--- AVAILABLE RECORDS ---

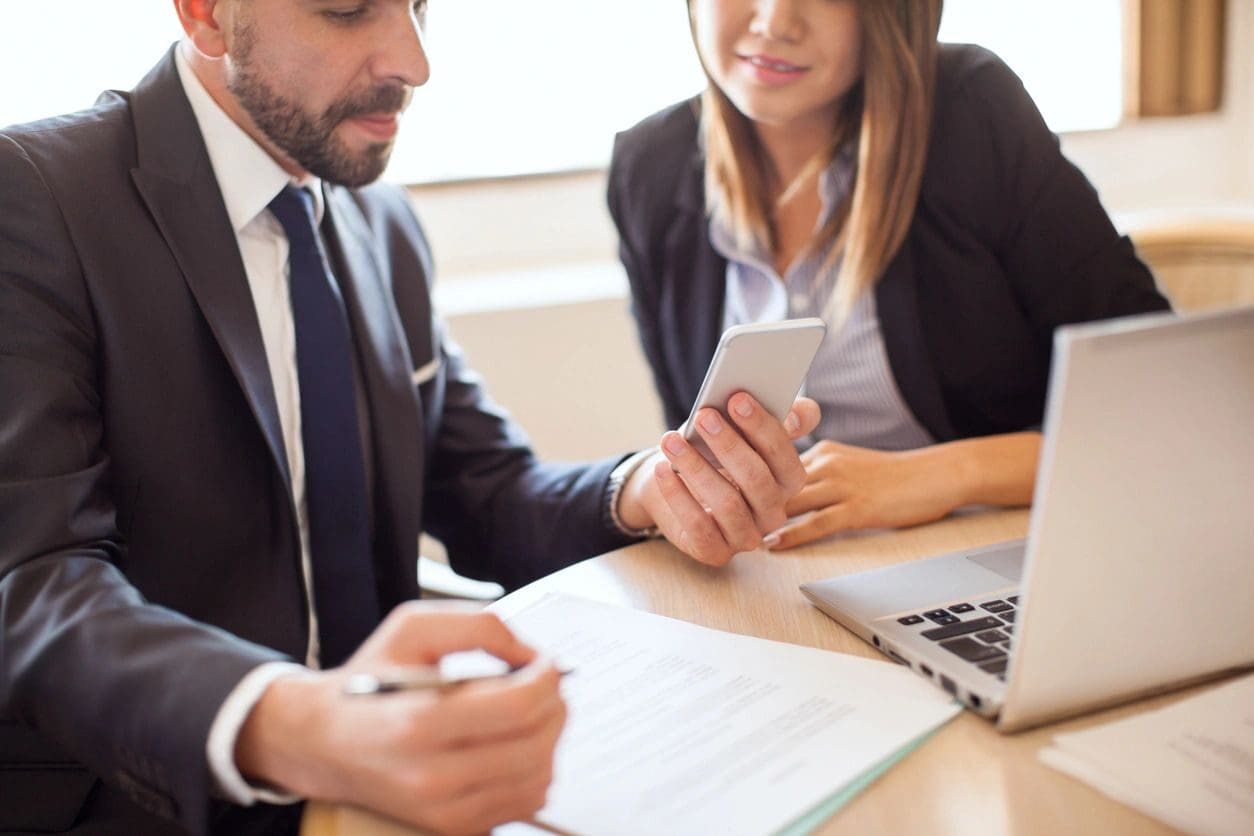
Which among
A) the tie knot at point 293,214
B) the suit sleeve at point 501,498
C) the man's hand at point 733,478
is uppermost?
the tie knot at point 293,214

---
--- AVAILABLE RECORDS ---

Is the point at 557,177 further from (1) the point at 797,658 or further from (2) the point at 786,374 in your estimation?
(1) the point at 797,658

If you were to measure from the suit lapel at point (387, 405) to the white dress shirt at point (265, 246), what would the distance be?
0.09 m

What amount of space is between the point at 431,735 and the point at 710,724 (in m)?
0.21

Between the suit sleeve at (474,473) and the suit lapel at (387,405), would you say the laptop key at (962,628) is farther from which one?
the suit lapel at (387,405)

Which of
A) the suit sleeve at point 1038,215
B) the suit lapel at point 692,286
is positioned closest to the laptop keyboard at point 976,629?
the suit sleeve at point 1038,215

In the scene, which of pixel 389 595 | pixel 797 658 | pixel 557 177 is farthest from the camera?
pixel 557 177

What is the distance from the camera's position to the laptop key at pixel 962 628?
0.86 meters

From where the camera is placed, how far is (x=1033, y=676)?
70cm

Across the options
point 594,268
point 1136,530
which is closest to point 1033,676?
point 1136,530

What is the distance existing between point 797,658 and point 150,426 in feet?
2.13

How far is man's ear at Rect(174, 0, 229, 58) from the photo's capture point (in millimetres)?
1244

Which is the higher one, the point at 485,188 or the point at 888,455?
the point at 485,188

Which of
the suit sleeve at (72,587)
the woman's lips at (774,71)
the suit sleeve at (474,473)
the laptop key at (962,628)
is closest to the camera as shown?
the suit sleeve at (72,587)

---

How many lines in the items above contain the string "distance"? Match case exactly, and reply with the number only.

3